> **Exercise prompt**: Reproduce each of the following records word for word, with every character in place.
----------
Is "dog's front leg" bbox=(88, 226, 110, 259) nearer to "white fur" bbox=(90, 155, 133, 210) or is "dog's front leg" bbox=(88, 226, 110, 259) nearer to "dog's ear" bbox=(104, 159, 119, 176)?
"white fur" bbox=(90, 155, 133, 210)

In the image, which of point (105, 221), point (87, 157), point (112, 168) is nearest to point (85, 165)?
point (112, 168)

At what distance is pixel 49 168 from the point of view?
----------
> **Task answer**:
Is "dog's front leg" bbox=(88, 226, 110, 259) nearer to "white fur" bbox=(90, 155, 133, 210) or is "dog's front leg" bbox=(88, 226, 110, 259) nearer to "dog's ear" bbox=(104, 159, 119, 176)?
"white fur" bbox=(90, 155, 133, 210)

In the image, which of point (105, 221), point (87, 157), point (112, 168) is nearest to point (85, 165)?
point (112, 168)

At what distance is pixel 49 168 from the point of view?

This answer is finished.